DEINE AUFGABEN ::
A - Gib aus dem Interview mit dem Ökonomen Ulrich Schmidt alles von „taz: Herr Schmidt, als“ bis hinunter zu „zu weit weg?“ wortgetreu wieder.
B - Schreib die Fortsetzung des Interviews mit dem Ökonomen Ulrich Schmidt, beginnend nach seinem letzten Satz.

___ QUELLENAUSZUG

Ökonom Ulrich Schmidt über Konsum: „Weniger Ressourcen verbrauchen“

Ulrich Schmidt vom Institut für Weltwirtschaft in Kiel hält das Klimapaket für mutlos. Der Verhaltensökonom über regionales Wirtschaften.

Flugzeug von innen, vollbesetzter Passagierraum

Nicht mehr so akzeptiert: Städtetrip per Flugzeug Foto: Suhyeon Choi/Unsplash

taz: Herr Schmidt, als Volkswirt und Verhaltensökonom gehen Sie vermutlich davon aus, dass Menschen sich rational verhalten. Aber beim Klimawandel tun sie es nicht. Scheint das Problem zu weit weg?

Ulrich Schmidt: Gerade als Leiter des Forschungsbereichs für Verhaltensökonomie gehe ich nicht davon aus, dass Menschen sich rational verhalten. Schließlich studieren wir hier die Auswirkungen von Fehlverhalten oder freundlicher gesagt das Abweichen vom Optimalen. Der Klimawandel ist seit 40 Jahren bekannt, das Thema ist lange auf der politischen Agenda. Aber ja, es schien weit weg. Wir sprechen von der kognitiven Dissonanz, also dem Wunsch, Negatives zu verdrängen. Und der Overconfidence, dem Glauben daran, es werde sich eine Lösung finden, wenn es akut wird. Individuell gibt es die Verantwortungsdiffusion: Warum soll ausgerechnet ich etwas tun? Aber das kann sich ändern, wenn sich die sozialen Normen ändern.

______
___ VORLIEGENDES MATERIAL

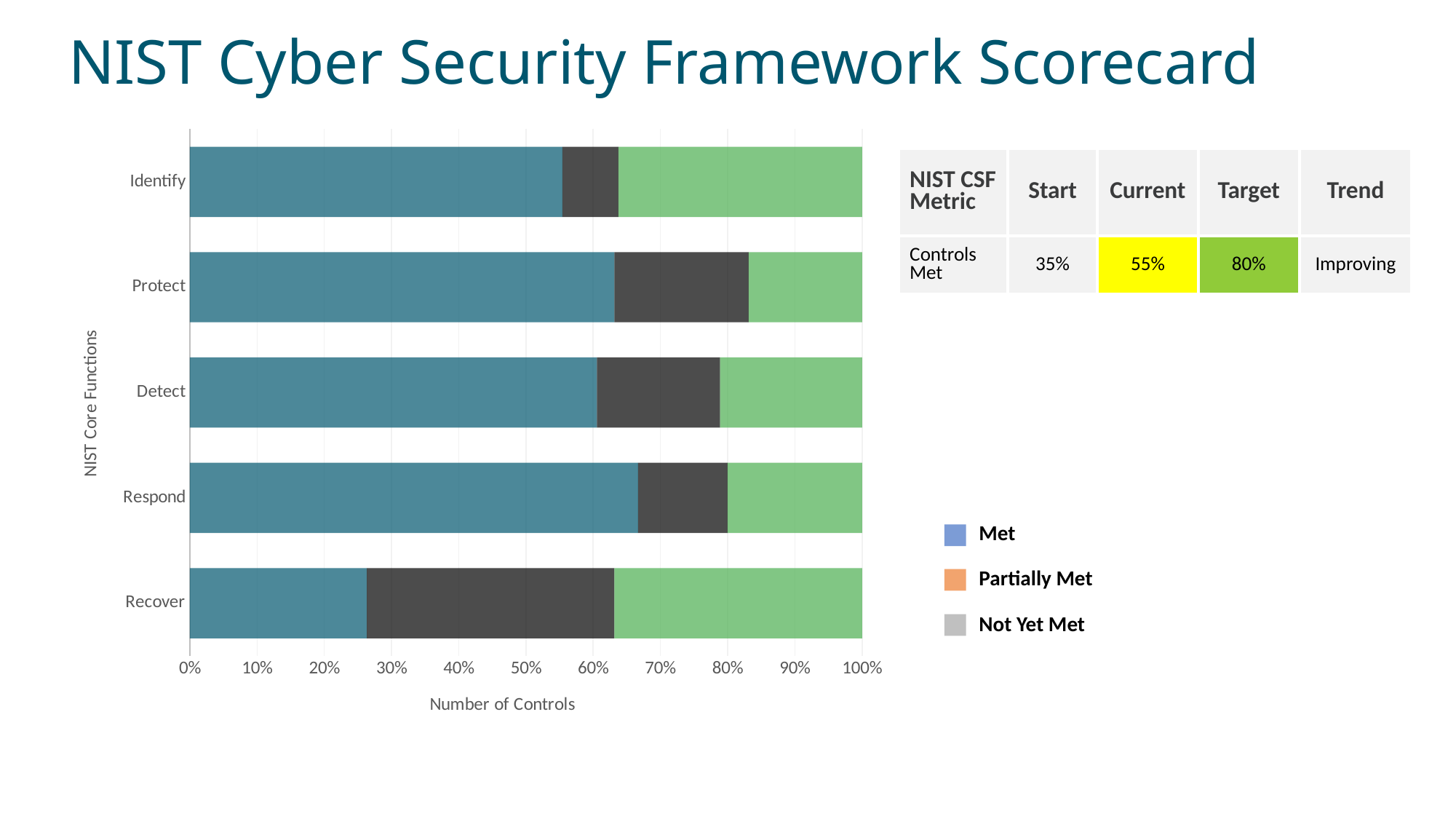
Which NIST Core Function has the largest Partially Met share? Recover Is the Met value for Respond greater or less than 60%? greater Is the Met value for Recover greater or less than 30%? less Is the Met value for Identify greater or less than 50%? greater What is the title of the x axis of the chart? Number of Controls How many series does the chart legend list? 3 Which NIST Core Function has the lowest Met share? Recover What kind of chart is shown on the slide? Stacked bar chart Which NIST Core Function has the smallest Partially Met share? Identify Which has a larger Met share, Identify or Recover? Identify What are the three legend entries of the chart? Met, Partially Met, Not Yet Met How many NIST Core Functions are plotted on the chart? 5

______
___ VORLIEGENDES MATERIAL

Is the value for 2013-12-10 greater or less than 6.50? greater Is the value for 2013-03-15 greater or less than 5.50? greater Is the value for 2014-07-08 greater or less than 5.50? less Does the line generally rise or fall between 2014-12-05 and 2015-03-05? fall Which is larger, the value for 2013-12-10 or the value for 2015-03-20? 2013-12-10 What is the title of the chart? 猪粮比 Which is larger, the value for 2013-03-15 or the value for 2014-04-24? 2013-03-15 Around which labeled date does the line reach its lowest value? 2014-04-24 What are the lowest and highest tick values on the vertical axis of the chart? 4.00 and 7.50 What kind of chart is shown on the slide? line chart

______
___ VORLIEGENDES MATERIAL

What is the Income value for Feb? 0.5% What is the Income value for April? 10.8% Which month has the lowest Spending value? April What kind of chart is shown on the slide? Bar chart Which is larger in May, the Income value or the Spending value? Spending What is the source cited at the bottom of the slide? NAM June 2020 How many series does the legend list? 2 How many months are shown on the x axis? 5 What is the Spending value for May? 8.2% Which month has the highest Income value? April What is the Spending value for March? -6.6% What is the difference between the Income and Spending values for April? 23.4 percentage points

______

ERWARTETE ERGEBNISSE ::
A -
taz: Herr Schmidt, als Volkswirt und Verhaltensökonom gehen Sie vermutlich davon aus, dass Menschen sich rational verhalten. Aber beim Klimawandel tun sie es nicht. Scheint das Problem zu weit weg?

B -
Heißt?

Neulich wollte ich einen Kurztrip per Flugzeug machen, ich bin mehrfach angesprochen worden, ob das angesichts des Klimawandels sein müsse. Das ist neu.

Das ist in Ihrer und meiner Blase so, aber viele Menschen sind nicht bereit, ihr Verhalten zu ändern. Wie gelingt es, auch die mitzunehmen?

Soziale Normen wandeln sich nicht schlagartig und in allen Gruppen gleichzeitig. Darum ist es wichtig, dass Klimapolitik sozialverträglich gestaltet wird, damit ärmere Schichten es nicht als Bedrohung empfinden. Aber davon sind wir weit entfernt.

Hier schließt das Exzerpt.